Постепенно он возвращает себе если и не все, то многие из позиций,

утраченных после набега Джемсона. И Марк Твен, проехав по всей Южной Африке в 1896-м и обдумав эти впечатления в 1897-м, пишет о Родсе: «Весь южноафриканский мир — друзья и враги — трепещет от какого-то благоговейного страха перед ним. Одни видят в нем посланца божьего, другие — наместника дьявола, властелина людей, способного одним лишь дуновением осчастливить или погубить человека; многие на него молятся, многие его ненавидят, но люди здравомыслящие никогда его не проклинают, и даже самые легкомысленные делают это только шепотом».

Но это все в Южной Африке. А на родине, в метрополии, в центре империи? Конечно, респектабельной викторианской Англии требовалось время, чтобы простить неудачу даже такому баловню, как Родс. Но постепенно приходило и это.

Шестнадцатого февраля 1897-го Родс, прибыв в Лондон, предстал перед комитетом палаты общин по расследованию набега Джемсона. Родс был не обвиняемым, а свидетелем.

Разбирательство велось настолько неторопливо, что Родса допрашивали только еще первым из свидетелей. После самого скандала прошло уже больше года, страсти поутихли не только в Англии, но и во всем мире. Сколько новых событий заслонили тот злосчастный заговор против Трансвааля! Облетевшая весь мир весть о Ходынке, страшной трагедии в Москве на коронации Николая II. Генерал Китченер начал войну в Судане. Одновременно начался поход французского офицера Маршана с целью опоясать Африку цепью французских владений. Франция захватила Мадагаскар. Эфиопы разгромили вторгшуюся в их страну итальянскую армию.

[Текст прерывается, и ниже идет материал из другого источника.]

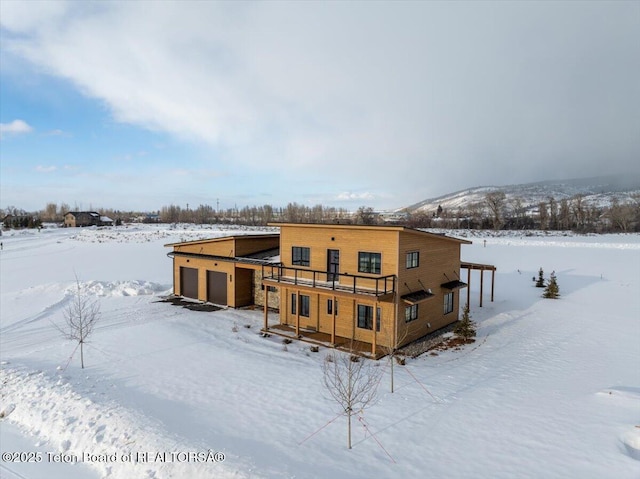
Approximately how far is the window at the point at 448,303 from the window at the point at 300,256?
7653 millimetres

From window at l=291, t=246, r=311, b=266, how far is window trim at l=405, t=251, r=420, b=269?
4.88 m

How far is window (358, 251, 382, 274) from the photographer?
1655 cm

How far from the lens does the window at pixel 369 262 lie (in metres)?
16.5

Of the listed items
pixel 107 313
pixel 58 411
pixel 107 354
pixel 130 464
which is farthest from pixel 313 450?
pixel 107 313

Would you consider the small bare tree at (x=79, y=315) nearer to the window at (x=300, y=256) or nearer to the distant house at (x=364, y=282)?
the distant house at (x=364, y=282)

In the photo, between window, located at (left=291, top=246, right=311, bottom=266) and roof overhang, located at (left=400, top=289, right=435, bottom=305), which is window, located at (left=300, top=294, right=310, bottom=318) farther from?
roof overhang, located at (left=400, top=289, right=435, bottom=305)

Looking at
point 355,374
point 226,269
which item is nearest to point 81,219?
point 226,269

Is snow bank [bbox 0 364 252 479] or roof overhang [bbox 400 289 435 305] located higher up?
roof overhang [bbox 400 289 435 305]

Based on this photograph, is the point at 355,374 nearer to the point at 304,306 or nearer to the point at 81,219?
Result: the point at 304,306

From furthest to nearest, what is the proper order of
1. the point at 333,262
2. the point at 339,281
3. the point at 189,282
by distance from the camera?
the point at 189,282 → the point at 333,262 → the point at 339,281

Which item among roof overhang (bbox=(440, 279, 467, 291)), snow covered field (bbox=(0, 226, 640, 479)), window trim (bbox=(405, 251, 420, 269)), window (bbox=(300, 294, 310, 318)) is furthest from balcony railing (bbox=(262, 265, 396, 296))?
roof overhang (bbox=(440, 279, 467, 291))

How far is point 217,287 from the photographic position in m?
24.6

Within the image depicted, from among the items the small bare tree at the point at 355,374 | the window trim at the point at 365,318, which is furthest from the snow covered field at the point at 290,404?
the window trim at the point at 365,318

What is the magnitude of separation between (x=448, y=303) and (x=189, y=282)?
17.1 meters
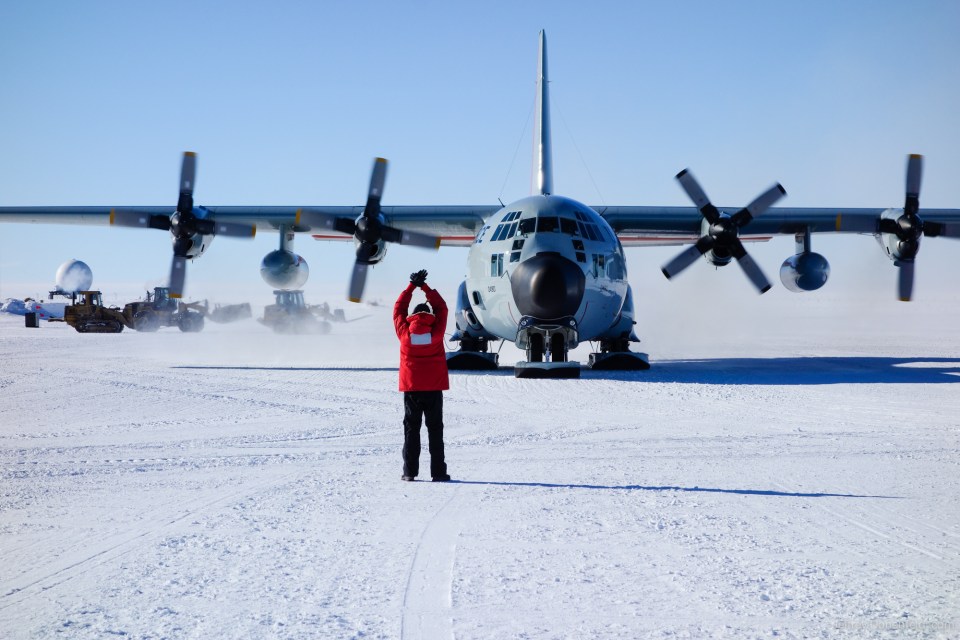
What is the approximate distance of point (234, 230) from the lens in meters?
21.2

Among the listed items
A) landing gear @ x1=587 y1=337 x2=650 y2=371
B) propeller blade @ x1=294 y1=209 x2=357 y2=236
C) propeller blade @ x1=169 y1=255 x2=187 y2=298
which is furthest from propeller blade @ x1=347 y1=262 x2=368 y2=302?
landing gear @ x1=587 y1=337 x2=650 y2=371

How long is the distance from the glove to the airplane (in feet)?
25.0

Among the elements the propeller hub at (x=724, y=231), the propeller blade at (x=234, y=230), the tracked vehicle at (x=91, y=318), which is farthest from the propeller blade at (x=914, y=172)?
the tracked vehicle at (x=91, y=318)

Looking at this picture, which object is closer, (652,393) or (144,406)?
(144,406)

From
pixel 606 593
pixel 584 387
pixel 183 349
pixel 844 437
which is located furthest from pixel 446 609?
pixel 183 349

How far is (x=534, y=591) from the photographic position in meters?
4.08

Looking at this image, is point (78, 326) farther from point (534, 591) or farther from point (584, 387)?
point (534, 591)

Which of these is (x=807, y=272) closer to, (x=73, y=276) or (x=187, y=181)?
(x=187, y=181)

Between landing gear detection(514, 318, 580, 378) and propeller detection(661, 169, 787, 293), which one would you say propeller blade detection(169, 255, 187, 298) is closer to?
landing gear detection(514, 318, 580, 378)

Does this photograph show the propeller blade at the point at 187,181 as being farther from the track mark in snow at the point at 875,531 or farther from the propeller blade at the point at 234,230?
the track mark in snow at the point at 875,531

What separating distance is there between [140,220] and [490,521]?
18294 millimetres

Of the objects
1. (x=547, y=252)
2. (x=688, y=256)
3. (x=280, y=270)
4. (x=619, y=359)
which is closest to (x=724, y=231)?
(x=688, y=256)

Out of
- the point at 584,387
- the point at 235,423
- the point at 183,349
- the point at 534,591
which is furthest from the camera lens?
the point at 183,349

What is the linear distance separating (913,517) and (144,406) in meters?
10.4
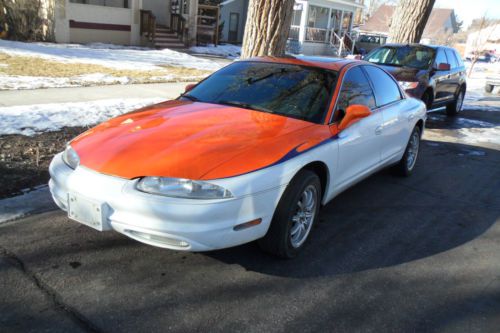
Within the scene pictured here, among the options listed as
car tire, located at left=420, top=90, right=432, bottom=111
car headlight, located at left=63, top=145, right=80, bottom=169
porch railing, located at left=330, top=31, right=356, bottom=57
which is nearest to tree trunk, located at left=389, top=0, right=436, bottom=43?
car tire, located at left=420, top=90, right=432, bottom=111

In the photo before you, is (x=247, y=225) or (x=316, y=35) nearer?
(x=247, y=225)

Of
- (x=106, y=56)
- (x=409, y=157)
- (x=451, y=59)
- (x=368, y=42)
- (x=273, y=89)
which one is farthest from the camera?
(x=368, y=42)

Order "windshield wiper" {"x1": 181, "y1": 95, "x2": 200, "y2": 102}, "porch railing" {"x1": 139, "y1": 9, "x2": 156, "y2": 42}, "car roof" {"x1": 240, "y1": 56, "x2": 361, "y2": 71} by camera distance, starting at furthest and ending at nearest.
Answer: "porch railing" {"x1": 139, "y1": 9, "x2": 156, "y2": 42} < "car roof" {"x1": 240, "y1": 56, "x2": 361, "y2": 71} < "windshield wiper" {"x1": 181, "y1": 95, "x2": 200, "y2": 102}

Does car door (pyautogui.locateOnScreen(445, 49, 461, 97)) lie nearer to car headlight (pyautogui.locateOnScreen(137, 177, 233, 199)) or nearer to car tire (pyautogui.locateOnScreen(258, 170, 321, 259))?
Result: car tire (pyautogui.locateOnScreen(258, 170, 321, 259))


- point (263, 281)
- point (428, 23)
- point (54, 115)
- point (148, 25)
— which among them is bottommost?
point (263, 281)

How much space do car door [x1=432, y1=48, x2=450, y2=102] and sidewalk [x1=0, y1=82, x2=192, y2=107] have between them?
5.68m

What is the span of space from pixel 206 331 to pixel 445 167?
5.36 metres

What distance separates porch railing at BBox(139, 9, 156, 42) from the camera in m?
21.2

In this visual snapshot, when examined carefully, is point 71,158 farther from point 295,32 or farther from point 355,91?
point 295,32

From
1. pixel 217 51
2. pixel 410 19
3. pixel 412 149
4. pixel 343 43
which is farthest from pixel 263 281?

В Афинах состоялись первые Олимпийские игры — они получили новую жизнь, были возобновлены после перерыва в полторы тысячи лет…

В парламенте и вне его считалось естественным говорить, что виновники набега Джемсона, собственно, уже ведь понесли наказание. А особенно идти навстречу пожеланиям трансваальского правительства и смысла не имеет, поскольку Крюгер в течение этого года ведет себя по отношению к Англии просто вызывающе.

Допрос Сесиля Родса велся на первом публичном заседании комитета. Собралось множество парламентариев, юристов, журналистов и тех счастливчиков, которым удалось достать пропуск. Среди зрителей был и принц Уэльский. Он не побоялся скомпрометировать себя, хотя его близкие отношения с Родсом и Джемсоном были хорошо известны.

На заседании парламентского комитета с Родсом обращались не как с главным виновником, каковым он был в действительности, и даже не как с подозреваемым в соучастии, а как с великим строителем империи и защитником прав граждан Великобритании. Сам он поначалу все же нервничал, на некоторые вопросы отвечал не без колебаний, прежде всего на вопрос, знали ли о готовящемся нападении на Трансвааль министр колоний Чемберлен и верховный комиссар Южной Африки Геркулес Робинсон. Но довольно быстро обрел обычную уверенность.

На вопрос, как это, в какой из своих многих ипостасей он считал себя вправе собирать войска на границе Трансвааля, он ответил:

— В качестве самого себя, поскольку я считал, что должен сделать это в интересах Южной Африки и своей родины. Вот мой ответ.

Затем он подробно изложил свою политику «объединения» Южной Африки и буквально закричал:

— Вы еще попомните эти мои слова… Прав я или нет, но я чувствую, что пришло время для перемен, они уже надвигаются… Это только вопрос времени… Это так же очевидно, как то, что мы заседаем здесь.